What is being negotiated in the Senate to vote in favor of the law Bases

In the midst of the announcement of the high tariff on gas and electricity services, the senators are in full negotiation with the Executive of Javier Milei on the Bases law. The currency is energy. Dams, subsidies and royalties are spoils of exchange as the expenses faced by Argentine households increase days before the arrival of winter.

Negotiations are intense in the Upper House. Union por la Patria’s approach strategies towards the senators of the collaborationist blocs with the Government are beginning to diversify. Especially when the focus is on those who may still have unpredictable behavior. The fact is that the coordination achieved by the opposition in the Deputies can serve as a precedent when it comes to voting on the Bases law, now that the Executive has once again disregarded the task of Congress.

The Kueider factor in the Senate

One of the senators on whom all the eyes of his co-provinces are focused is the man from Entre Rios Edgardo Kueidersignatory of the opinion “in dissent”, a wild card to escape criticism, but which does not erase the fact of having added one more signature to the libertarian text.

For two weeks now, the PJ of the province of Entre Ríos, governed by Macrista Rogelio Frigerio, has been demanding that the senator who entered his seat in 2019 with the ticket of Alberto Fernández and Cristina Fernández de Kirchner vote against the Bases law. Kueider was one of Alberto’s swords in his intern with Cristina in the former vice president’s own territory of influence. But then he also ended up fighting with the president.

Edgardo Kueider, from Entre Ríos

Already in February 2023, Kueider broke the ruling bloc of the Frente de Todos and formed the Unidad Federal bloc with Carlos “Camau” Espínola from Corrientes and Alejandra Vigo from Córdoba. This January, under the leadership of Victoria Villarruel, he achieved the presidency of the Constitutional Affairs commission, head of the plenary session that debated the Bases law.

In February Kueider voted against Javier Milei’s DNU, and now he is, along with the radical Martín Lousteau, a target of the negotiators of the changes that can remain in place in the Deputies, if they are approved. They consider that Milei needs approval because his level of popularity is being measured by the IMF. Under this hypothesis, the negotiators on both sides of the Lost Steps room enthusiastically see the possibility of “some text” being sanctioned, no matter how changed it may be.

The window of opportunity

In that window of opportunity that the opposition has in the Senate, they negotiate what these strategic changes will be. Everyone points out that it is removed from the chapter of the Large Investment Incentive Regime because, as argued by the SME businessmen during the plenary session of commissions, it eliminates the national industry and promotes the looting of natural assets.
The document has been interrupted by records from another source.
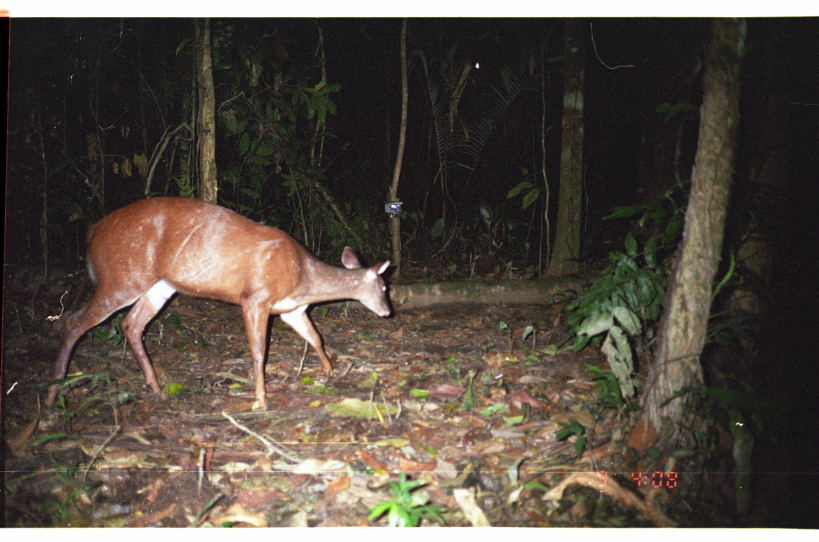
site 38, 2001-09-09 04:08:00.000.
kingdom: Animalia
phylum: Chordata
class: Mammalia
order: Artiodactyla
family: Cervidae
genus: Mazama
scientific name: Mazama americana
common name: red brocket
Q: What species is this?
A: Mazama americana (red brocket).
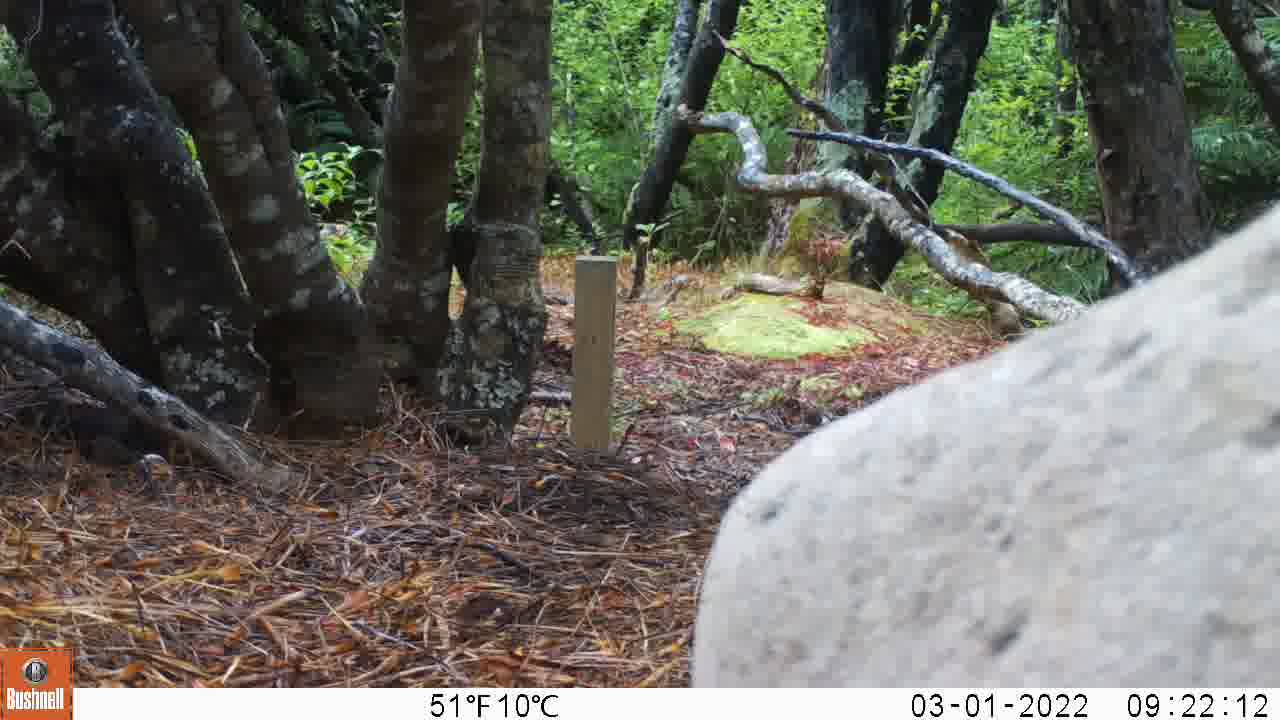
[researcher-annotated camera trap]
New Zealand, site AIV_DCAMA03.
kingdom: Animalia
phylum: Chordata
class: Mammalia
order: Carnivora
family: Otariidae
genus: Phocarctos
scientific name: Phocarctos hookeri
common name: new zealand sea lion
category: sealion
In this context, in Entre Ríos they are looking closely at Kueider’s negotiations with the Executive. The senator claims to be negotiating the provincialization of the management of the Salto Grande dam, which contributes all its energy production to the national electrical system and whose subsidies, they complain, are concentrated in the AMBA and are not directed to the people of Entre Ríos, the producing province. .

Other sources assure that Kueider barely managed to sell the energy more expensively to Cammesa, the national energy centralizing company. Another source, with more evil, alleges that he barely achieved a promise to locate his own people in Anses or any national organization that remains in the province, after the massive closure of branches.

Entre Ríos always wanted the provincialization of Salto Grande, created through a treaty with Uruguay in 1946 and whose management is binational. In 1998 a law was passed to provincialize it, but Carlos Menem vetoed it because Uruguay said it only made treaties with national states and not provincial ones. Now it is a bargaining chip for a law that foreignizes energy production.

The votes of Santa Cruz

Meanwhile, in Santa Cruz, doubt grows about the vote of José María Carambia, who also signed the opinion. The senator was Mauricio Macri’s man in those payments, but then he quarreled. He is a member of the Por Santa Cruz bloc and came to its seat in January in an eclectic alliance with the Peronist governor of union extraction Claudio Vidal.

Like Kueider, Carambia also voted against the DNU, but would now vote in favor of the Bases law in exchange for a two-point increase in royalties to the mining provinces, which would go from receiving 3% to 5%, according to was written in the draft fiscal package.

Other points under negotiation is the reactivation of the Néstor Kirchner and Jorge Cepernic dams, stopped since December and dependent on the national government reactivating contact with China to send the necessary funds. The partial and not total privatization of the Río Turbio Carboniferous Field (YCRT) was also negotiated.

Claudio Vidal, governor of Santa Cruz

And finally, Governor Claudio Vidal is negotiating the management of the mature wells to which YPF no longer pays attention after the discovery of Vaca Muerta. The province demands the environmental liability, the guarantee of jobs and the continuity of production, at least until September.

Another one that caught the attention of all her peers was the woman from Neuquén. Lucila Crexellwho – according to journalist Carlos Pagni – achieved an embassy in the Paris headquarters of UNESCO, a version that, until now, the senator has not come out to deny.